Elder v. Cochrane

209 A.D. 665 | N.Y. App. Div. | 1924

Kapper, J.:

Plaintiff, an attorney at law, has recovered a judgment for the reasonable value of legal services rendered on behalf of the defendant’s wife, in an action brought by her against the defendant for a separation, charging cruel and inhuman treatment.

The court is committed to the proposition that where, as here, no application has been made for counsel fee in a separation suit brought by a wife against her husband, her attorney, after she has succeeded in obtaining a judgment in her favor, may maintain an independent action against the husband for the reasonable value of his services rendered on behalf of the wife on the theory that such services were necessaries. (Naumer v. Gray, 28 App. Div. 529; Horn v. Schmalholz, 150 id. 333.) But appellant, without citing or discussing the Horn Case (supra), urges that we have limited the attorney’s right to sue to a case where the separation action was based upon cruel and inhuman treatment, and that, as the judgment against this defendant in the matrimonial action resulted in a separation decree upon the ground of abandonment only, the attorney’s action is not maintainable. And this he predicates upon the expression of Mr. Justice Cullen in the Naumer Case (supra, 534), to the effect that to enable a lawyer to recover for legal services rendered to the wife in an action for separation “ the plaintiff must show affirmatively that the suit was" for the protection and support of the wife, and that the conduct of the husband was such as to render its institution and prosecution reasonable and proper.”

In the separation action here involved the judgment was entered upon findings reciting that the defendant in open court * * * admitted and agreed that a cause of action for a judicial separation exists in favor of plaintiff and against defendant, upon the ground that, before the commencement of this aótion, defendant abandoned plaintiff with intent not to return; ’’ and further reciting: and the parties having thereupon stipulated in open court that a judgment of separation be entered in favor of plaintiff, and against defendant, *667and awarding to plaintiff the custody of the issue of the marriage, to wit, June Cochrane, during her minority, and requiring defendant to pay to plaintiff as alimony for her support and maintenance, and for the support, maintenance and education of said infant daughter, the sum of eight thousand dollars ($8,000) per year, payable in monthly installments of six hundred sixty-six dollars and sixty-seven cents ($666.67) each.”

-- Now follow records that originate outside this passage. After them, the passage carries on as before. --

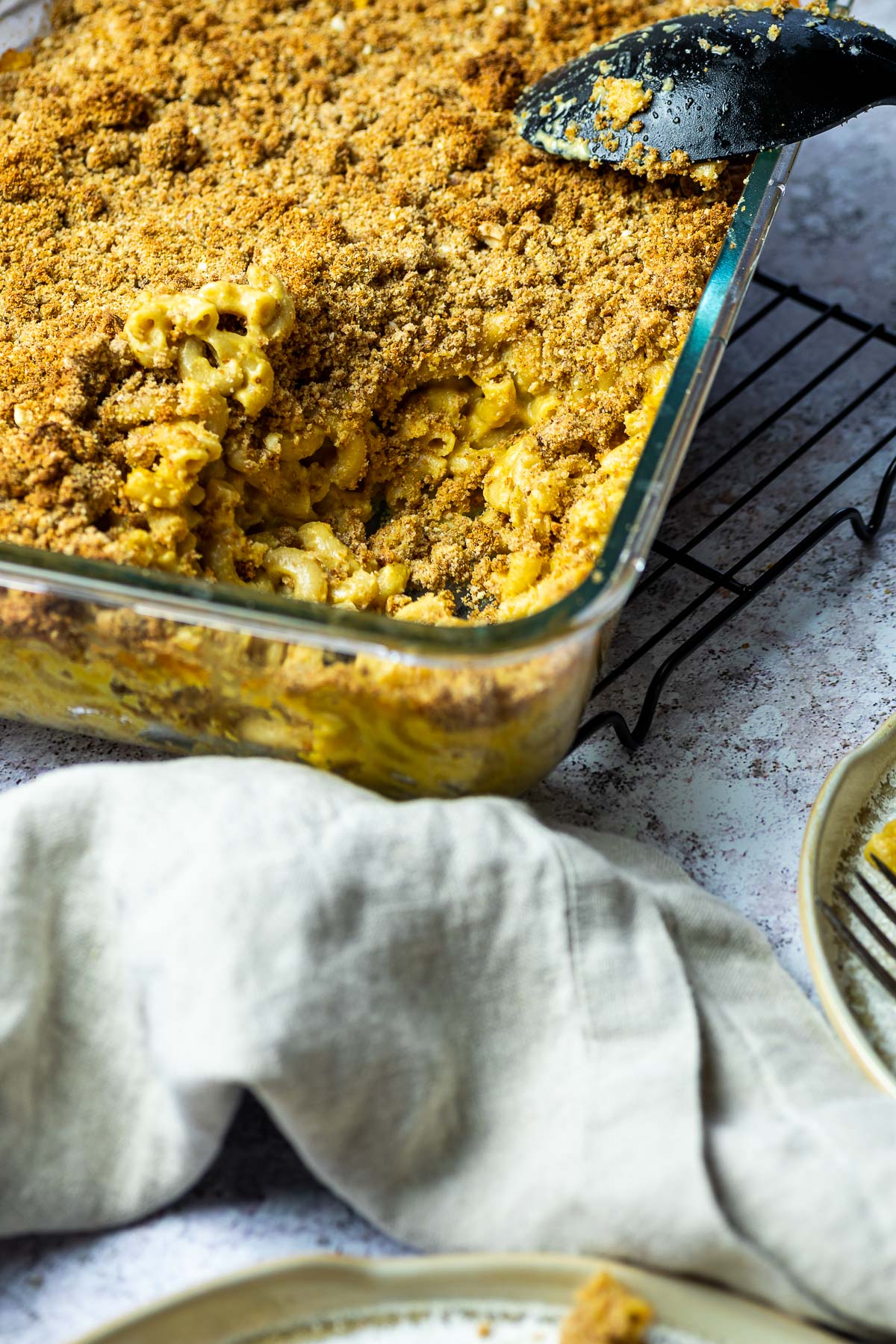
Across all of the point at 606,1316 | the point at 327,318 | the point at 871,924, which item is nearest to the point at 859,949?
the point at 871,924

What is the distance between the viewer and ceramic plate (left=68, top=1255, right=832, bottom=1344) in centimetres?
91

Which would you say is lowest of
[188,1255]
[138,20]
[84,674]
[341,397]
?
[188,1255]

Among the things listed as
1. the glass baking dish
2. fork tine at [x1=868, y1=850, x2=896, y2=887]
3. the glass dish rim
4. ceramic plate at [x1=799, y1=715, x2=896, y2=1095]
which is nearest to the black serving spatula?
the glass baking dish

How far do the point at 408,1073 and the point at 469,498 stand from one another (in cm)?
63

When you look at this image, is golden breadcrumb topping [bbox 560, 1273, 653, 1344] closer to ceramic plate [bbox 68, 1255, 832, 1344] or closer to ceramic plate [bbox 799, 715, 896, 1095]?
ceramic plate [bbox 68, 1255, 832, 1344]

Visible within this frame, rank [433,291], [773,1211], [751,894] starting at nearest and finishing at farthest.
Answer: [773,1211] → [751,894] → [433,291]

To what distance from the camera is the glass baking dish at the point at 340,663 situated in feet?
3.25

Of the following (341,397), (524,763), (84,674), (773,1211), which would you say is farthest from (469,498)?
(773,1211)

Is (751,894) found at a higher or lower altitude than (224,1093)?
lower

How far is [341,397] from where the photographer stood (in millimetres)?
1302

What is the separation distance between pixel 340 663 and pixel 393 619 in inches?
2.3

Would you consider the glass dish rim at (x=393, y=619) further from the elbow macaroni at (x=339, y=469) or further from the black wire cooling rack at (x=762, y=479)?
the black wire cooling rack at (x=762, y=479)

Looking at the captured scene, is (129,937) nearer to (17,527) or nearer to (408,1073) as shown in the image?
(408,1073)

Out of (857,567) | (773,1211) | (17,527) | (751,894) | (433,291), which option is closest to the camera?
(773,1211)
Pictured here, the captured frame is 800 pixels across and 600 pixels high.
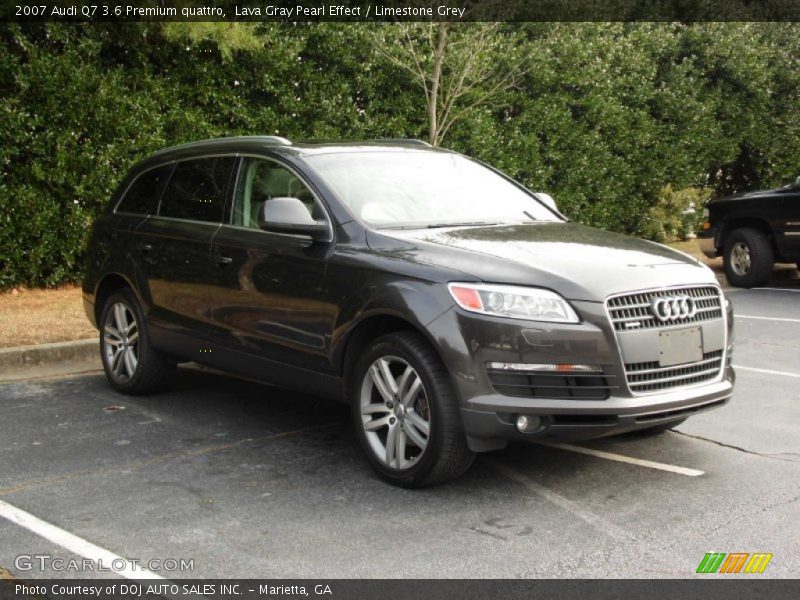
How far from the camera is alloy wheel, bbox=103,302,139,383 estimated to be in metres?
7.21

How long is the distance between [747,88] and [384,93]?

The evidence on the present trial was sufficient to establish that plaintiff’s services in behalf of the wife in her separation action were substantial, and that they were of the value placed upon them by the jury.

It is the appellant’s theory that the words protection and support of the wife,” in the opinion in the Naumer Case (supra), mean that it is only when the action has in view safeguards against the husband’s physical violence that the attorney may sue the husband for services when the separation action is successful; in other words, that only in an action for separation based upon the husband’s cruelty can the wife’s lawyer sue the husband for the value of his services, and that, as the separation judgment here was granted for abandonment there was not vouchsafed the wife the necessary and contemplated protection and support.” We think this view too narrow. In so far as concerns the support ” of the wife, the judgment, although entered without opposition on the part of the husband, nearly doubled the amount which the proof showed the husband had theretofore been giving to his wife. In the Horn Case (supra) the attorney’s services, a recovery for which was authorized by us, were wholly limited to his work in obtaining a modification of the judgment of separation so as to increase the amount of alimony. It is manifest that were the limited application of the word “ protection,” sought to be applied by the appellant, to be the sole criterion of the right of recovery by the lawyer, the services rendered in obtaining an increase of alimony after judgment had nothing whatever to do with such protection,” as the judgment already rendered gave her that. Mr. Justice Hirschberg, writing for a unanimous court (p. 336), said: Legal services performed upon an application made pursuant to the legislative authorization after the entry of final judgment in an action for a separation, to obtain a proper increase of the amount of alimony fixed by said final judgment, or to prevent an improper reduction or revocation thereof, may be as necessary and proper for the protection and support of the wife in her marital rights still subsisting, as were the services performed in the action to obtain the judgment of separation and the first award of alimony.”

*668No such distinction as appellant urges was made by the Court of Appeals in Turner v. Woolworth (221 N. Y. 425), where the services were rendered the wife in an action for separation brought on the ground of desertion. Plaintiff’s defeat there was because the wife had applied for and obtained counsel fees in her suit; and it was held that such allowance by the Special Term was the measure of the husband’s duty and liability. And the court (per Cardozo, J., citing the Naumer and Horn Cases, supra) say: We do not say that such relief [i. e., the right of counsel to hold the husband on his common-law liability for necessaries furnished] would be denied if the wife had made no motion and obtained no order.”

I advise that the judgment and order be affirmed, with costs.

Present — Kelly, P. J., Rich, Jaycox, Manning and Kapper, JJ.

Judgment and order unanimously affirmed, with costs.